▶ [Instructions for the task]
Rewrite the data below from the line with "How far from" through the end, raising every distance and coordinate in the answers by 34, and omit the pictures.

::: Records shown

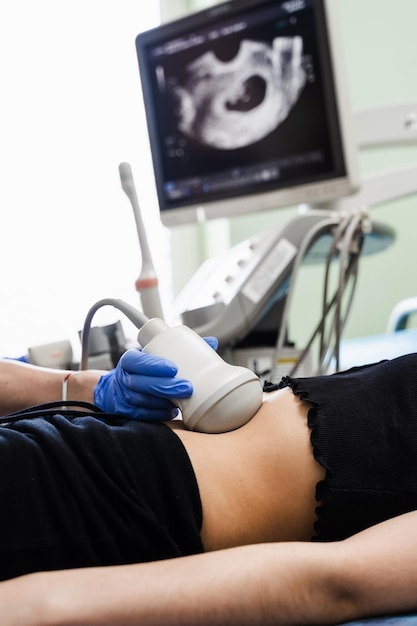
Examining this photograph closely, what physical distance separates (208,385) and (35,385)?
497mm

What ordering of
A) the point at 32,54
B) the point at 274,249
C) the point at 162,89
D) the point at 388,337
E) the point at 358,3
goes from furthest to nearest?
the point at 358,3 → the point at 32,54 → the point at 388,337 → the point at 162,89 → the point at 274,249

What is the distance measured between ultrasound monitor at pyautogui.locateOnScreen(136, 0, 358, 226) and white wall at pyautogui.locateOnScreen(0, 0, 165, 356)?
0.78m

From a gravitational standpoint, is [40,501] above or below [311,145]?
below

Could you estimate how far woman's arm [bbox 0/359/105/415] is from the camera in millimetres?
1238

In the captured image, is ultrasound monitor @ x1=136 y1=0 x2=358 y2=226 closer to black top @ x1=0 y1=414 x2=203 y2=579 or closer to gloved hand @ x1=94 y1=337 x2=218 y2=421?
gloved hand @ x1=94 y1=337 x2=218 y2=421

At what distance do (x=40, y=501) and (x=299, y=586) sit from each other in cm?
29

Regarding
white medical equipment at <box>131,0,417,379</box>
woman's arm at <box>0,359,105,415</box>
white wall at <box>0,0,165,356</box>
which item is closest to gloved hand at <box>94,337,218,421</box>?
woman's arm at <box>0,359,105,415</box>

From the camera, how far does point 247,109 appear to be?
200 cm

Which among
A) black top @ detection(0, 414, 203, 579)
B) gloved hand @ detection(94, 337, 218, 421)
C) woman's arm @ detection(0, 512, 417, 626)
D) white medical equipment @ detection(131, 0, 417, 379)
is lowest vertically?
woman's arm @ detection(0, 512, 417, 626)

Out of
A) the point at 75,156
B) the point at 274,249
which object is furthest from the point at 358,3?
the point at 274,249

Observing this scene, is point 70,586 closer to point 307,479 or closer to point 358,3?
point 307,479

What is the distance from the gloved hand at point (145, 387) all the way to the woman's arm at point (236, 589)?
229 mm

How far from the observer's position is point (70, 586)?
70cm

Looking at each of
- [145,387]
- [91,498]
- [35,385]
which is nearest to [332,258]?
[35,385]
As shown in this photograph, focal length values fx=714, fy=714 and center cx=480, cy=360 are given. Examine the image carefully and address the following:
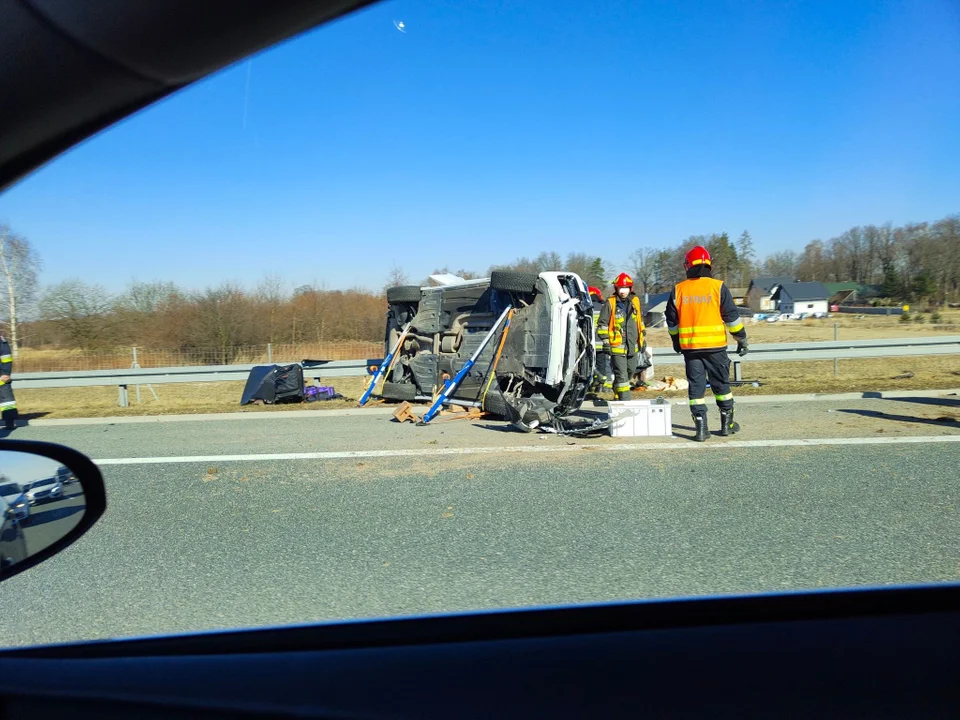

::::::

▶ [Solution for this task]
How far from the observer's position is point (70, 586)?
104cm

Looking at each of
- [145,387]
- [91,498]
- [35,385]
which is nearest to [332,258]?
[69,419]
As shown in this photograph, focal length values fx=714, fy=714 and center cx=480, cy=360 are given. Examine the image carefully and address the following:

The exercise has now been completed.